- [TRECHO CITADO]
▬▬▬
Cotidiano improvisado

Em meio a esse contraste na sociedade alemã, os moradores da vila de contêineres de Köpenick tentam dar continuidade à vida interrompida pela guerra e pela fuga. No período da manhã, o abrigo fica praticamente vazio.

A maioria das cerca de 75 crianças que moram no alojamento vai para a escola. Já os adultos frequentam aulas de alemão em outros locais ou aproveitam a ausência dos filhos para resolver questões burocráticas que envolvem o requerimento do status de refugiado.

À tarde, o abrigo começa a ficar mais movimentado. Os requerentes podem participar de uma série de atividades, oferecidas por voluntários.

Assim como em qualquer vizinhança, às vezes há atritos entre os próprio migrantes. Segundo Hermanns, para evitar maiores problemas, a administração segue à risca as regras de divisão dos quartos duplos - de acordo com a religião e idioma do migrante - e a capacidade do local.

"Não colocamos mais pessoas do que a capacidade permitida, pois queremos que todos tenham pelo menos um pouco de privacidade. Esses prédios são bem apertados e evitamos a superlotação, que acentua conflitos", conta Hermanns.

Sulliman divide o pequeno quarto com outro morador. Na vila há também famílias como a de Uka Naim, de 47 anos, que veio do Kosovo com a mulher e duas filhas, de 4 e 2 anos. Assim como o jovem sírio, Naim busca segurança e perspectivas de um futuro melhor, além de um tratamento de saúde para a filha mais velha. Ele fugiu do caos que impera no país desde o fim da guerra, onde não há trabalho, atendimento médico e a corrupção toma conta do governo.

Depois de quatro dias de viagem - a pé, de ônibus e de trem - passando pela Hungria e Áustria, Naim chegou a Berlim e desde fevereiro ocupa um dos quartos destinados a famílias na vila de contêineres. Esses espaços são maiores do que os quatros duplos. Em todos, há duas camas, armário, prateleiras, uma mesa, duas cadeiras e um frigobar. Os moradores dividem a cozinha e os banheiros.
▬▬▬
- [ITENS DO CONJUNTO]
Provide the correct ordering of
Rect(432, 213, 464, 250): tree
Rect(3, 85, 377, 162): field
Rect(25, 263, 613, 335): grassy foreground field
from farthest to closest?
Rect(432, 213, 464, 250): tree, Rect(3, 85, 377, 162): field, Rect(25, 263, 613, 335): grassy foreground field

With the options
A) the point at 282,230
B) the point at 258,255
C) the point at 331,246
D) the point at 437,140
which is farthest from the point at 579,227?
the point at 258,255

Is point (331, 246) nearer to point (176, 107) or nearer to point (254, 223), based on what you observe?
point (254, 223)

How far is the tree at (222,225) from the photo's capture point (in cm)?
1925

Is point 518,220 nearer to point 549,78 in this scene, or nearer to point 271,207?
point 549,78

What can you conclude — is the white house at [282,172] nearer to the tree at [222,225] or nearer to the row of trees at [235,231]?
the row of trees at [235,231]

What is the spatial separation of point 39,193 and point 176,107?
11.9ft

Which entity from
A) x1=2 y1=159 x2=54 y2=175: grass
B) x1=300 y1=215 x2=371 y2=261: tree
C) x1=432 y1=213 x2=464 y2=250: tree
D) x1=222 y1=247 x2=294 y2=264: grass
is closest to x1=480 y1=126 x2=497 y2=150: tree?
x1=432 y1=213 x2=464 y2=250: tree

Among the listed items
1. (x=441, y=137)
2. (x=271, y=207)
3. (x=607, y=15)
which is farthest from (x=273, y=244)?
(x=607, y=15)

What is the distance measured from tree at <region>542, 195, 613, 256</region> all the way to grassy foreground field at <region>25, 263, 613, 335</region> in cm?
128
▬▬▬
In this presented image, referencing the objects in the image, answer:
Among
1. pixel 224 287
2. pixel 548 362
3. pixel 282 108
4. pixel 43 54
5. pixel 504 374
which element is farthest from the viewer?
▬▬▬
- [ATIVIDADE 1] Segundo o texto sobre a vila de contêineres de Köpenick, quantas crianças moram aproximadamente no alojamento?
- [ATIVIDADE 2] Retome o texto sobre a vila de contêineres de Köpenick a partir do ponto em que ele termina.

- [RESPOSTA ESPERADA 1] Cerca de 75 crianças.

- [RESPOSTA ESPERADA 2]
Modelo aprovado

Em alguns dos abrigos - muitos deles superlotados - improvisados espalhados pela Alemanha, a situação dos moradores é bastante precária. Porém, na vila em Köpenick, os migrantes conseguem transformar o espaço em uma moradia digna, apesar da cozinha pequena e apertada e do calor insuportável em dias quentes, acentuado por erros estruturais na construção da habitação.

A experiência deu certo e a prefeitura planeja construir 36 vilas contêineres nos próximos anos. A grande vantagem desse modelo é o tempo de construção. A vila em Köpenick ficou pronta em apenas 44 dias. Além disso, esse alojamento oferece mais conforto do que camas improvisadas em barracas ou ginásio de esportes.

No final de agosto, foi inaugurado o sexto abrigo desse tipo em Berlim. De imediato, o governo local busca alternativas emergenciais para abrigar os cerca de 40 mil refugiados que são esperados na capital. As autoridades cogitam colocar camas nas instalações do antigo aeroporto Tempelhof, desativado em 2008 e que atualmente recebe feiras e eventos.

Mas enquanto isso não acontece e diante do grande fluxo de migrantes que chegou na última semana, Berlim acabou aceitando uma medida que evitava durante meses: o alojamento em barracas. Cerca de 700 pessoas irão para um campo montado ao lado de uma instalação militar. O grande problema dessa solução temporária é o inverno que se aproxima.

Administração sobrecarregada

No abrigo em Köpenick, os refugiados recebem tudo que precisam. A situação se complica, no entanto, quando eles precisam das autoridades, que estão sobrecarregadas. A maior dificuldade é no atendimento médico.

Hermanns contou, inconformado, que uma refugiada com um furo no tímpano aguarda já há uma semana por uma cirurgia de emergência, mas o hospital não autoriza a operação enquanto a prefeitura não liberar o pagamento.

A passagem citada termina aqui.